1. **Integration tests** (`Test/`):
   - `WidgetOwnership` create + type transitions (local → delegated → global)
   - `HubRoutingRule` create + activate + candidate routing (`applyRoutingRules`
     sets `routed_to_hub_id` for matching candidate)
   - `FederatedPolicyOverlay` create + activate (edit blocked after activation)
   - `StewardshipRole` create + revoke; contextual query at a past timestamp
   - `ArchiveRecord` create; `is_archived = true` excludes widget from active
     queries; lineage fetch returns full chain
   - `FederatedGovernanceDashboard` compiles, fetches hubs, returns correct
     ownership coverage count
2. **Consistency sync** via State Hub MCP:
   `check_repo_consistency(repo_slug="inter-hub", fix=True)`
3. **Documentation updates:**
   - Update `SCOPE.md` current state: Phase 8 complete
   - Write `docs/phase8-summary.md`: ownership model, routing engine, policy
     overlay immutability, stewardship audit pattern, archival soft-delete,
     lineage chain, known limitations
4. **Smoke test checklist:**
   - Assign `delegated` ownership to a widget; verify badge on show page
   - Create + activate routing rule; create a candidate; verify `routed_to_hub_id`
   - Create + activate federated policy overlay; attempt to edit (expect blocked)
   - Grant and revoke a stewardship role; verify ops board Panel 5
   - Archive a widget; verify excluded from hub widget list; view lineage chain
   - Open Federated Governance Dashboard; confirm all five panels

**Exit criteria:** All tests pass; consistency sync reports no errors; smoke
test completed; SCOPE.md updated.

---

## Phase 8 Dependencies

- Phases 1–7 schema stable
- `widget_ownerships` requires widgets and hubs (T01 before T02)
- `hub_routing_rules` + `routed_to_hub_id` on candidates requires hubs and
  requirement_candidates (T01 before T03)
- `federated_policy_overlays` is independent but compliance dashboard reads
  decisions (T04 after T01)
- `stewardship_roles` requires hubs (T01 before T05)
- `archive_records` + `is_archived` on widgets (T01 before T06)
- Federated Governance Dashboard aggregates all Phase 8 data (T02–T06 before T07)
- All feature tasks (T01–T07) before gate (T08)

## Notes

- **Activated policy overlays are immutable.** Create a new overlay to supersede
  — old overlays remain readable for audit.

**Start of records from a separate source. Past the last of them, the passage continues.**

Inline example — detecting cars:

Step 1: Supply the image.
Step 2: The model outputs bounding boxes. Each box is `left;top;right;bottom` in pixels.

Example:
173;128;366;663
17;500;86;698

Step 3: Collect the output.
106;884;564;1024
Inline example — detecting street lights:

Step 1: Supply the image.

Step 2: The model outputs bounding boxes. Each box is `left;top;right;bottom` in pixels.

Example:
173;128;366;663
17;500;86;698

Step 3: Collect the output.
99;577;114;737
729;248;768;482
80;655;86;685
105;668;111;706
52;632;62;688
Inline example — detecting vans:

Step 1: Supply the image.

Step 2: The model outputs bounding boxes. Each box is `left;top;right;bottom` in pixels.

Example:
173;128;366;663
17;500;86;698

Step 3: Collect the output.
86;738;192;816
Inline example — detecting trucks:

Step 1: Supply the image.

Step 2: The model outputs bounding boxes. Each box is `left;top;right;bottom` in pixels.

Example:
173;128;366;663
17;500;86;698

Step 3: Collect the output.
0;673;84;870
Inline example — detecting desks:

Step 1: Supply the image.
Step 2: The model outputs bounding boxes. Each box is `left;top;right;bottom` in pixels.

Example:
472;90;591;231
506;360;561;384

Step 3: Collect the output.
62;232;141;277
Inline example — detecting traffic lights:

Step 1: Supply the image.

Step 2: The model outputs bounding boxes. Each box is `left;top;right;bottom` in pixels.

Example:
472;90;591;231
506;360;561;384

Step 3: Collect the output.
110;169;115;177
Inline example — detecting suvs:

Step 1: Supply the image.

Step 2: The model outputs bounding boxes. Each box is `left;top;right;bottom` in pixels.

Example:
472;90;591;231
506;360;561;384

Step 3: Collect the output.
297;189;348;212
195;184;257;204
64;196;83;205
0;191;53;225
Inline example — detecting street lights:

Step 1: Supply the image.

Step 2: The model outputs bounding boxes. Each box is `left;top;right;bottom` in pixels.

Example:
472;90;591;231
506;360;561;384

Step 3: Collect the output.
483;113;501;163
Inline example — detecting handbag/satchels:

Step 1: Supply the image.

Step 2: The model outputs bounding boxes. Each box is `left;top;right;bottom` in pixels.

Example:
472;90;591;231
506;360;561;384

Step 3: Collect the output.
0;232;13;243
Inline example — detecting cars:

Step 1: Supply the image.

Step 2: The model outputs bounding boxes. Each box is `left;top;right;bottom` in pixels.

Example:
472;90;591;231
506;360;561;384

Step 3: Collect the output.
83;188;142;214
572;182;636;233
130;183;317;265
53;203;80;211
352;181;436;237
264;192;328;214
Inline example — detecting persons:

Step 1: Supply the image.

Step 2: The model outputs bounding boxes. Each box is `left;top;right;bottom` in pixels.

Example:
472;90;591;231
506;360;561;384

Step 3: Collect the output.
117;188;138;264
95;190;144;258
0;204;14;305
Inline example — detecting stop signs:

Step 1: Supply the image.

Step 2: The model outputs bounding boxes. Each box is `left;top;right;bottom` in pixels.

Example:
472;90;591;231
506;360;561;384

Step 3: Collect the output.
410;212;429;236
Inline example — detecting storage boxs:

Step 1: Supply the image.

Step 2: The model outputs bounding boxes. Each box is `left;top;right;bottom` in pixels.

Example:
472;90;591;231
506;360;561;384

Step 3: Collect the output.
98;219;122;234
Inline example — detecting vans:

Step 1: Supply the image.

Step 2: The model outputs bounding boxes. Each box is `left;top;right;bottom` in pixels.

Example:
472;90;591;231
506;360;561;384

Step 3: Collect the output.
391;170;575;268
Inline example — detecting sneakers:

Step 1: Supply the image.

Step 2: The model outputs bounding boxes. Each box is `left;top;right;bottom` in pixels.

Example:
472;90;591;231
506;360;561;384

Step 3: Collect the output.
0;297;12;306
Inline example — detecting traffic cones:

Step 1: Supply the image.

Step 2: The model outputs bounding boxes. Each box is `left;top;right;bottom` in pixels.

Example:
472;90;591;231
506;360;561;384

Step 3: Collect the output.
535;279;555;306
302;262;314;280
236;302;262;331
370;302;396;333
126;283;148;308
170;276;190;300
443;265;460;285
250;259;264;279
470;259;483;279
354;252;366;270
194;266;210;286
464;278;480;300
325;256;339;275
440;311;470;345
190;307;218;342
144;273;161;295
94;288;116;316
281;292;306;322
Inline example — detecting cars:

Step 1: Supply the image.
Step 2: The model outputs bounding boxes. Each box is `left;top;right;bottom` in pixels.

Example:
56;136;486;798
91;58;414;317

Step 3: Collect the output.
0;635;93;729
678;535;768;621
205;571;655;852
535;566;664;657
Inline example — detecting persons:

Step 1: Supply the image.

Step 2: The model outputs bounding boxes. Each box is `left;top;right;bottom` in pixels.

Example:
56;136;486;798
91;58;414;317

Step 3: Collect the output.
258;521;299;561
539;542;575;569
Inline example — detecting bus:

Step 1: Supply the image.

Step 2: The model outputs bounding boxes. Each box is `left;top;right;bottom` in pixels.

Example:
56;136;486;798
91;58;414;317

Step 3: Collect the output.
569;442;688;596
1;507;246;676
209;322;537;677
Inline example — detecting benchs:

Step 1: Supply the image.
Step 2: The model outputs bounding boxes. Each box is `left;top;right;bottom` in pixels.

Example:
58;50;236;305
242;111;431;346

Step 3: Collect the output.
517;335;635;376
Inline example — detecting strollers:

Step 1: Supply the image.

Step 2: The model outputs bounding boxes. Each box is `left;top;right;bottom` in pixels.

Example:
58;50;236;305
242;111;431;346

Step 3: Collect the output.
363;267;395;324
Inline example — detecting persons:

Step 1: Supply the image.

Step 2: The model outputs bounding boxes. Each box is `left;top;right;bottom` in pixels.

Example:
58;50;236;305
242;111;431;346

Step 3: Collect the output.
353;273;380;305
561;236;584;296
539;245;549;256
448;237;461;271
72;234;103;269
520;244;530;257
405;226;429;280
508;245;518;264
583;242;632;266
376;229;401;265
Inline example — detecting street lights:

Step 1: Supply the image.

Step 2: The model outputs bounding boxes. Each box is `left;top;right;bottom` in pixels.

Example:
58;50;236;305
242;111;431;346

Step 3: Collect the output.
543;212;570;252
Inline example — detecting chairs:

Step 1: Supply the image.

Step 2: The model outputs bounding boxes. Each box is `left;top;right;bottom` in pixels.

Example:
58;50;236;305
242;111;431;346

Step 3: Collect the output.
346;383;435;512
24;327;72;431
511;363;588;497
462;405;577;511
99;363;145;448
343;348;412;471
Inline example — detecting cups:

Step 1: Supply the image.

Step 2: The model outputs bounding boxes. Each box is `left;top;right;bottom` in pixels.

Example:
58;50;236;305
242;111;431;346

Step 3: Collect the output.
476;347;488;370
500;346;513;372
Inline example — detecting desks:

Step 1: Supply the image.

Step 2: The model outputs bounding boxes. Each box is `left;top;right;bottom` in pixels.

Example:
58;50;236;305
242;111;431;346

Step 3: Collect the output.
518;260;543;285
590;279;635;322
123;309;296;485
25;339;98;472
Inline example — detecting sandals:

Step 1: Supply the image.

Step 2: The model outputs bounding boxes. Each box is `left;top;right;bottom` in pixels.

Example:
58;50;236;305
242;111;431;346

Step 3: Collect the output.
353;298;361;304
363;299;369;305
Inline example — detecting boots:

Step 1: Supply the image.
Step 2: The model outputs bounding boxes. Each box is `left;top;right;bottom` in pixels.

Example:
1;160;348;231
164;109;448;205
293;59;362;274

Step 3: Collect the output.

Same pattern as Phase 6 contracts.
- **Ownership records are never deleted.** `effective_until` signals expiry.
  The latest active record (effective_from ≤ now, effective_until IS NULL or
  > now) is the authoritative ownership.
- **Routing is additive.** Multiple rules can match; only the highest-priority
  active rule fires. Re-running `RouteNowAction` re-evaluates and may update
  `routed_to_hub_id`.
- **Archival is soft-delete.** `is_archived = true` on widgets; the widget row
  is preserved. All related records remain intact. Lineage inspection works on
  archived widgets.
- **Stewardship is a point-in-time record.** Querying stewards "at time T" uses
  `granted_at ≤ T AND (revoked_at IS NULL OR revoked_at > T)`.